The next day we tried hard to catch a glimpse of a tiger, but it sure didn't burn bright for us. I was actually over my fear and looking forward to the meeting face to face. There ain't room for the both of us in the 'bans. (Now before Menaka Gandhi decides to sue me I want to say I am kidding). We saw spotted deer, a water monitor lizard and in a frenzied moment, some "oiled" boars that we mistook for tigers. Actually we still aren't sure about what we saw swimming in the water that day.

An extended tour of the mangroves, almost to the mouth of the Bay of Bengal, wrapped up an absolutely humbling and enthralling experience. I left all my thoughts behind and it was a great feeling.

Oh about the "oiled" boars... it's not that they rub on lotion to go laze in the sun. Like many Bengalis, our guide was having trouble pronouncing the "W" in wild... and it took us a little time to figure it out. :)

Saturday, December 09, 2006

Park Street Blues

We wanted to go see the cemetery at Park Street, the same one that was written about in A Suitable Boy, Vikram Seth's book that I loved. R and B (heh) were getting late for their respective destinations, so I was left alone for the visit. I told myself there was no way I would go inside by myself if it was too spooky, and would content myself with a picture.
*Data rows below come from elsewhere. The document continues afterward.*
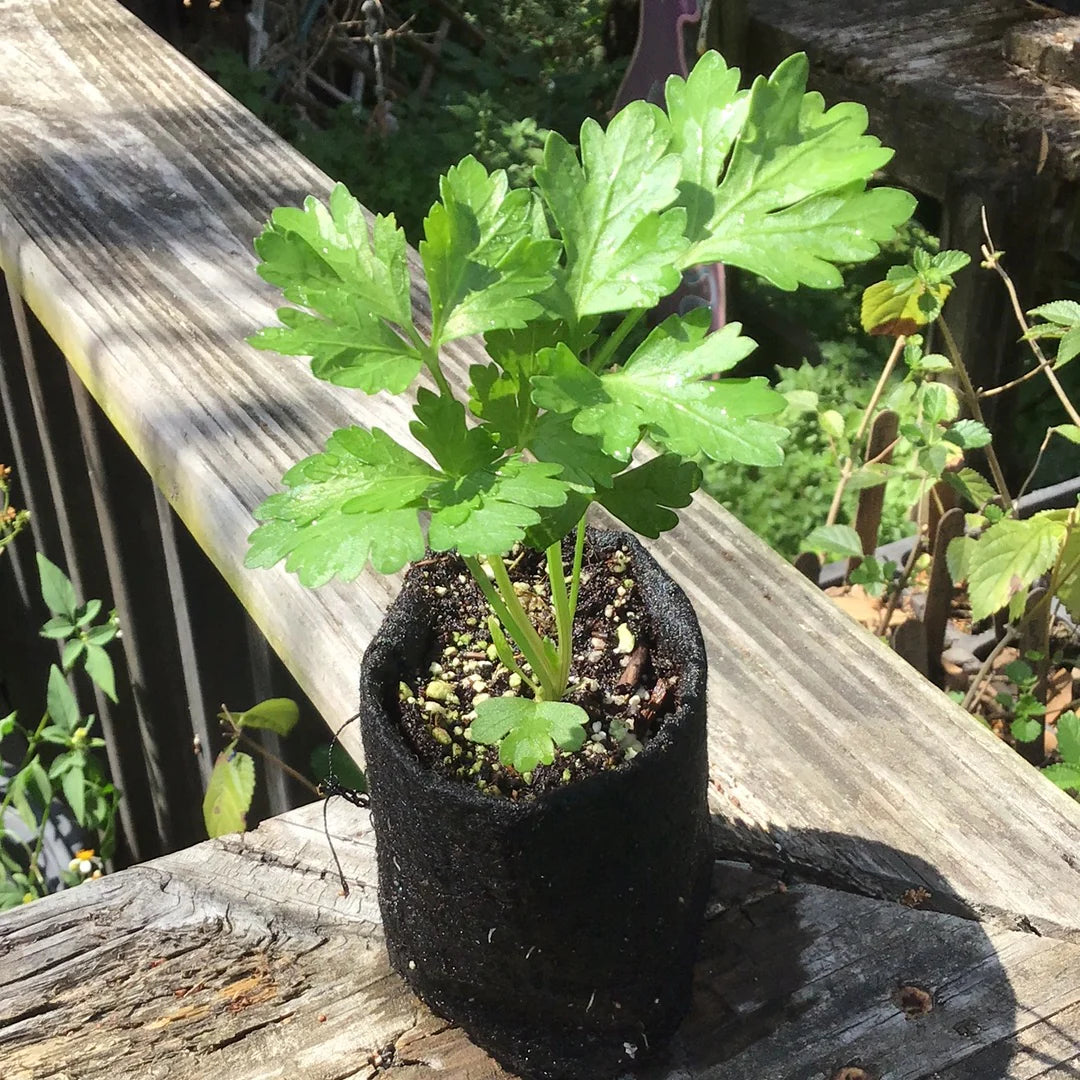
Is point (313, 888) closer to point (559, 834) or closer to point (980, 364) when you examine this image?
point (559, 834)

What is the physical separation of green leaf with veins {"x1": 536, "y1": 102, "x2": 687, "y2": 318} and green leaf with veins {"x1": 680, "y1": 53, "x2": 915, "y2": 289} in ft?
0.14

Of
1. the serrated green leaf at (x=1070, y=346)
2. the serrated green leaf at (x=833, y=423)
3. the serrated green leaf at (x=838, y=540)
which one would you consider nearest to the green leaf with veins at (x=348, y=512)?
the serrated green leaf at (x=1070, y=346)

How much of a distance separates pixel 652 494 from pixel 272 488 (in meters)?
0.50

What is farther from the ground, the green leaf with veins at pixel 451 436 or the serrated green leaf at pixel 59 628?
the green leaf with veins at pixel 451 436

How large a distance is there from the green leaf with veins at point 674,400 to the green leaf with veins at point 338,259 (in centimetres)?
12

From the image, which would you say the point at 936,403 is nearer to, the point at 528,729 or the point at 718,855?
the point at 718,855

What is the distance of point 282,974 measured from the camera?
2.75ft

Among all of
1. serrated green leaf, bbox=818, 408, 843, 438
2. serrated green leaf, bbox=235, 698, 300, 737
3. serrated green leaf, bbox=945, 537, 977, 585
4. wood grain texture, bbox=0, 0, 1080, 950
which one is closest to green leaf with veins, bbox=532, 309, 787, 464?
wood grain texture, bbox=0, 0, 1080, 950

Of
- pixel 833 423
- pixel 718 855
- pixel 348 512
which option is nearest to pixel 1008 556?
pixel 833 423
I reached the cemetery at just over four in the afternoon. It was amazing. I didn't feel a single ounce of fear, and the atmosphere was simply breathtaking. Maybe it was all in my head, but the cemetery somehow seemed far far away from any hustle-bustle; it did not seem like it was right next to the honking cars on Park Street. I took a quiet walk there, along the myriad criss-crossing paths in the cemetery. Britishers, who died in the 1900s, 1800s and even 1700s were buried there, in tombs unlike any others I had ever seen in my life. Huge cement structures under which entire families could shelter in the rain, sword-like tombs, pillars, and the smaller, poorer ones. Doctor of the insane hospital was interred with his wife; mothers, judges were among the ashes and the dust.

I could feel Lata and Amit walking in the lane, in that most surreal of surroundings.

A for Orange

It's the last day in Kolkata. I could cry. Yes, I am calling it Kolkata and not Calcutta as I had obstinately been doing before. I feel the bong-bond now. A is O. It's not Gariahat, its Goriahat. Its not Sandesh, it's Shondesh.

I feel unable to write about my experiences in Bengal. I covered quite a bit: from Shantiniketan to the Sundarbans, very close to Bangladesh. And of course Cal, with the big yellow taxis plying the streets like manic buzzing bees.

Let me start with my first in the bong series, called Park Street Blues.